Blood-borne virus transmission in an urban, culturally diverse neighbourhood: results from a cross-sectional bio-behavioural survey using innovative outreach methods in a hard-to-reach population

Elizabeth Peach A G , Shelley Cogger A , Kat Byron B , Penny Francis C , Daniel O’Keefe A D , Peter Higgs A E , Mark Stoove A D , Kasey Elmore C , Paul Dietze A D and Margaret Hellard A D F
+ Author Affiliations
- Author Affiliations

A Centre for Population Health, Burnet Institute, Melbourne, Vic. 3004, Australia.

B Victorian Aboriginal Community Controlled Organisation, Melbourne, Vic. 3066, Australia.

C North Richmond Community Health Centre, Melbourne, Vic. 3121, Australia.

D School of Public Health and Preventive Medicine, Monash University, Melbourne, Vic. 3004, Australia.

E School of Psychology and Public Health, Department of Public Health, La Trobe University, Melbourne, Vic. 3086, Australia.

F Infectious Diseases Unit, Alfred Hospital, Melbourne, Vic. 3004, Australia.

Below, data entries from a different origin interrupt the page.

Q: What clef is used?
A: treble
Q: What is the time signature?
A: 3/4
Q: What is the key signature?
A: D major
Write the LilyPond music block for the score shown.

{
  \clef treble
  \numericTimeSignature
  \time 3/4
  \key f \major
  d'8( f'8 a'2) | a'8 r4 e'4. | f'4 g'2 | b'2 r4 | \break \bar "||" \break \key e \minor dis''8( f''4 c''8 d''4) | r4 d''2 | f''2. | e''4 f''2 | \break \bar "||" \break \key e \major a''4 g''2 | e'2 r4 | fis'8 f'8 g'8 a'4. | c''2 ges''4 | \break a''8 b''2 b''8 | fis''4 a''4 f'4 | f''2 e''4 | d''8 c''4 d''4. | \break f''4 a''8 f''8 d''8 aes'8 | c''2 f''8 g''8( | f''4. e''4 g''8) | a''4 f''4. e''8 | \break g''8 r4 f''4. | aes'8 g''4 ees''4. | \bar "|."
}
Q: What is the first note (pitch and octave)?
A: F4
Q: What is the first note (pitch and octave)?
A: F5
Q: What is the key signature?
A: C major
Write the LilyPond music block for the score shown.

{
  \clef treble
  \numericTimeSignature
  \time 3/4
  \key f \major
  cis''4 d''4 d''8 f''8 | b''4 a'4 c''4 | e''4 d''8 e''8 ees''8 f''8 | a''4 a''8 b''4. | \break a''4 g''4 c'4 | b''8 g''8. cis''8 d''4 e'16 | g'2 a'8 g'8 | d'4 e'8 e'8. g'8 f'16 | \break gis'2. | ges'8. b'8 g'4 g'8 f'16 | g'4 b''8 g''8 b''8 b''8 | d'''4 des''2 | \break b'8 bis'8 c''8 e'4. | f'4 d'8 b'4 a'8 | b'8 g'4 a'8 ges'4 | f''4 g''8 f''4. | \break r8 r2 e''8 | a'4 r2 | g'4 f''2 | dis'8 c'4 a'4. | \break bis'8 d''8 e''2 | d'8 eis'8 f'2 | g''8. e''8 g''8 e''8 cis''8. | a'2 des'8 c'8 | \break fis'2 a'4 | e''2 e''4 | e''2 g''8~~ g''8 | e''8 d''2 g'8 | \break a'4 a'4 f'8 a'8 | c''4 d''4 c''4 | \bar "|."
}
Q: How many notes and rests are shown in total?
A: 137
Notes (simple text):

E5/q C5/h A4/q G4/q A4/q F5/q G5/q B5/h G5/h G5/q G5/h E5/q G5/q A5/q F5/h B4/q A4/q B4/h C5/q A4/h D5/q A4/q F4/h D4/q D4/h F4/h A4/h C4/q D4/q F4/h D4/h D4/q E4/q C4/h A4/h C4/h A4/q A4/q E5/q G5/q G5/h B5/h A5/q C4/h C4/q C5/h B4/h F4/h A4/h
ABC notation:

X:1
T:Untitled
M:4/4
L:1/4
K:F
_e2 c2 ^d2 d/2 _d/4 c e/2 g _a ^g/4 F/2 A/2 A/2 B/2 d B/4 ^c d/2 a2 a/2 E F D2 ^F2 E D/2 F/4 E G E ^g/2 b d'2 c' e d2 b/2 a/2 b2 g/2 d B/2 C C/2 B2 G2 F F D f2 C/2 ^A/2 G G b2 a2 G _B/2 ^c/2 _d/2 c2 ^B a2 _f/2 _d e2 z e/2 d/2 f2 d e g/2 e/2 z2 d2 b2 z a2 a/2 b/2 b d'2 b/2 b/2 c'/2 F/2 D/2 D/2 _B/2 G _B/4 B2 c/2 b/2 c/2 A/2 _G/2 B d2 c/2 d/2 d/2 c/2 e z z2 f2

G Corresponding author. Email: liz.peach@burnet.edu.au

Sexual Health - https://doi.org/10.1071/SH16219
Submitted: 29 November 2016  Accepted: 10 July 2017   Published online: 12 October 2017

Abstract

Background: Following a HIV outbreak among Aboriginal people in a culturally diverse inner-city suburb of Melbourne, a blood-borne virus (BBV) screening program was conducted to inform public health interventions to prevent transmission and facilitate timely diagnosis and linkage to care. Methods: In August–September 2014, community health workers recruited people who inject drugs (PWID) from a local needle and syringe program. Participants were tested for hepatitis C virus (HCV), hepatitis B virus (HBV), HIV and syphilis and completed a bio-behavioural questionnaire. Results: In total, 128 PWID participated in the study. Serological evidence of exposure to HCV and HBV was detected among 118 (93%) and 57 participants (45%) respectively. Five participants were HIV positive. Independent risk factors for needle sharing were Aboriginality (AOR = 6.21, P < 0.001), attending health care for mental health problems (AOR = 2.79, P = 0.023) and inability to access drug treatment in the previous 6 months (AOR = 4.34, P = 0.023). Conclusions: BBV prevalence in this sample was much higher than reported in other recent Australian studies. This local population is at high risk of further BBV transmission, particularly Aboriginal PWID. Individual and service-related factors associated with risk in the context of a dynamic urban drug culture and HIV outbreak suggest an urgent need for tailored harm-reduction measures.

Additional keywords: Aboriginal health, hepatitis B virus, hepatitis C virus, HIV, injecting drug use, people who inject drugs, risk factors, viral hepatitis.